» **What is needed**
Reproduce every line of the data below word for word.
═══ Dataset rows ═══
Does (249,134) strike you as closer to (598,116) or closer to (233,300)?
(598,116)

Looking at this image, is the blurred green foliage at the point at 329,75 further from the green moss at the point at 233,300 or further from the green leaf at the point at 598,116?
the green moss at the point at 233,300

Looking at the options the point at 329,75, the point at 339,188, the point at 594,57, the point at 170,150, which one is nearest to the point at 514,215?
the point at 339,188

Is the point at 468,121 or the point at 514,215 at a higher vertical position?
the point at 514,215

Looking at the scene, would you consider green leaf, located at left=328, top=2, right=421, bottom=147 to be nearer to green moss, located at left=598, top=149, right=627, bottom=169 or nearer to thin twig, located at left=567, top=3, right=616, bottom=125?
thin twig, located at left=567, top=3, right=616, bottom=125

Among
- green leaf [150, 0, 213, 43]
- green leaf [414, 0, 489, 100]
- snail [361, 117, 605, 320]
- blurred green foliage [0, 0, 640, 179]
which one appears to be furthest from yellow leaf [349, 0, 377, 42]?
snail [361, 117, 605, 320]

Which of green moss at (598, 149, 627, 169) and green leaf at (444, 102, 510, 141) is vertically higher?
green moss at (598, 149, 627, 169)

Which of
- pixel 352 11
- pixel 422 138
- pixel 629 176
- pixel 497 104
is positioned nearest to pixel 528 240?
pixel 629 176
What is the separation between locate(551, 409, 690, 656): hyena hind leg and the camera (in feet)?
═══
» **Final result**
Does (249,134) strike you as closer to (598,116) or closer to (233,300)?
(598,116)

Looking at this image, is the blurred green foliage at the point at 329,75 further from the green moss at the point at 233,300 or further from the green leaf at the point at 598,116?
the green moss at the point at 233,300

Looking at the options the point at 329,75, the point at 339,188, the point at 594,57, the point at 170,150, which one is nearest to the point at 514,215?
the point at 339,188

Is the point at 468,121 or the point at 514,215 at a higher vertical position?
the point at 514,215

Looking at the scene, would you consider green leaf, located at left=328, top=2, right=421, bottom=147 to be nearer to green moss, located at left=598, top=149, right=627, bottom=169 or nearer to thin twig, located at left=567, top=3, right=616, bottom=125?
thin twig, located at left=567, top=3, right=616, bottom=125

Among
- green leaf [150, 0, 213, 43]
- green leaf [414, 0, 489, 100]
- snail [361, 117, 605, 320]
- blurred green foliage [0, 0, 640, 179]
which one appears to be furthest from yellow leaf [349, 0, 377, 42]?
snail [361, 117, 605, 320]

Which of green moss at (598, 149, 627, 169) and green leaf at (444, 102, 510, 141) is vertically higher?
green moss at (598, 149, 627, 169)

Which of
- pixel 352 11
- pixel 422 138
- pixel 629 176
- pixel 497 104
is positioned nearest to pixel 528 240?
pixel 629 176
What is the separation between locate(551, 409, 690, 656): hyena hind leg and the camera (in feet)?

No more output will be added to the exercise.